The concept of mutation is to replace some terms with synonyms when parsing the results. Basically the mutants are the terms that are included in each query. These terms are mutated randomly according to the synonyms so that new populations will be formed. Crossover will only be just interchanging the different genes between two different chromosomes. A one-point crossover will be performed. This is also done randomly .
The survivors are selected according to their overall fitness in the roulettewheel selection manner. However, before this is done, the system will prompt for feedback from the user. The feedback will show the user some quality of each query. From this quality metric, the user may choose to kill queries that do not meet his requirements. Figure 5 shows a screenshot of a feedback presented to the user.
Those selected query results from user feedback will have their fitness reevaluated and then go through a selection of survival. In addition, if the user is satisfied with the results, he can choose to end the genetic algorithm by clicking on the "Stop" button. In this way, he can look at the retrieved results immediately. The final result will show the product items that were retrieved according to those queries that were evolved each round and survived the feedback selection.
There is a trade-off between accurate feedback and computational time. As our feedback displays the fitness results of the user, it gains accuracy but loses efficiency in terms of computational time. When computational time is more important than accuracy, instead of displaying the fitness results after evolution, it might be better if the system just displays the mutated queries before evolution. Thus, the feedback could be provided earlier to the stage when the queries are just mutated. Also, if the combination of the two types of feedback is to be adopted, early feedback can kill some queries first and the survivors will go through the second feedback.
Besides replacing query terms using synonyms, logical operators and numerical constraints can be restructured. This is necessary when the system cannot even retrieve any document with its synonyms. However, it is still necessary to inform the user and consult his permission to carry on with this restructuring.

● **Exercises**
a - Copy everything in the passage on evolving search queries from "Those selected query" down to "the feedback selection.", replacing "product items" with "catalog items".
b - Extend the passage on evolving search queries with a genetic algorithm, picking up after its last sentence.

● **Dataset content**
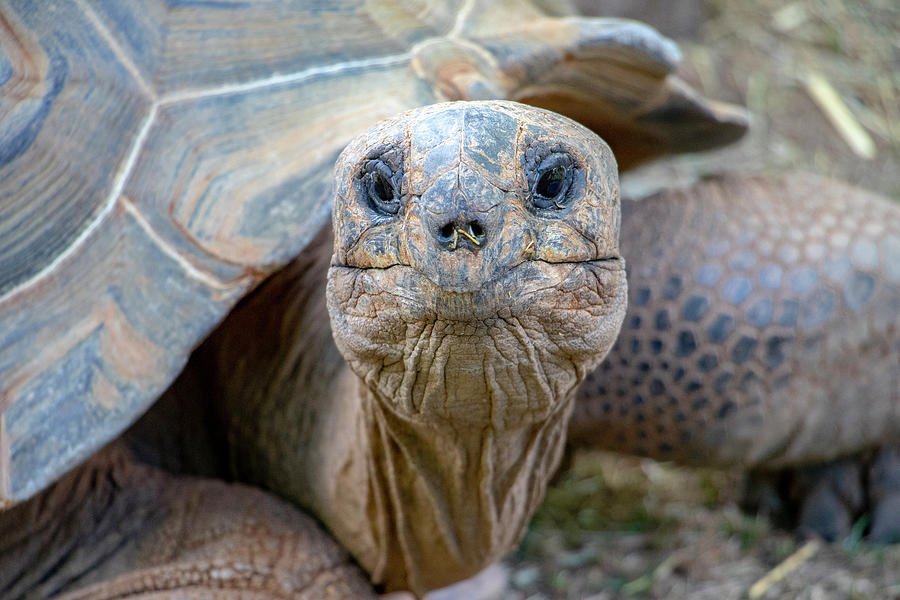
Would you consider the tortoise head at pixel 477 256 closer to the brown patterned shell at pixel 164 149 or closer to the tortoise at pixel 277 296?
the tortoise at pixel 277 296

● **Answers for each item**
a -
Those selected query results from user feedback will have their fitness reevaluated and then go through a selection of survival. In addition, if the user is satisfied with the results, he can choose to end the genetic algorithm by clicking on the "Stop" button. In this way, he can look at the retrieved results immediately. The final result will show the catalog items that were retrieved according to those queries that were evolved each round and survived the feedback selection.

b -
The system will mutate "AND" operators that link each requirement to "OR" operators. Logically, no documents will be retrieved if two far- fetched requirements are submitted as a query. Thus, mutating a logical "AND" term to "OR" term can be a good choice to relax query constraints and yet it does not affect the originality of the query by a lot. In addition, the system can mutate numerical constraints. The system applies step-by-step relaxation to numerical constraints in a query until some documents are found. An illustration is shown in Figure 6.
This illustration is performed at steps of only 5%. As can be seen, because of the compounding effect, one item could be found during the fifth iteration of the process. Obviously, this method is still an effective method in terms of query restructuring because it is able to retrieve something which may be useful for the user.
The screenshots used for the illustrations are implemented using Java in a desktop computer. One major consideration here is that mobile devices tend to have a much smaller screen. Therefore, in order to realize the full OntoQuery architecture, there is a need to scale down the display size . Another possible solution is using scrollbars to view the screen, as shown in Figure 7.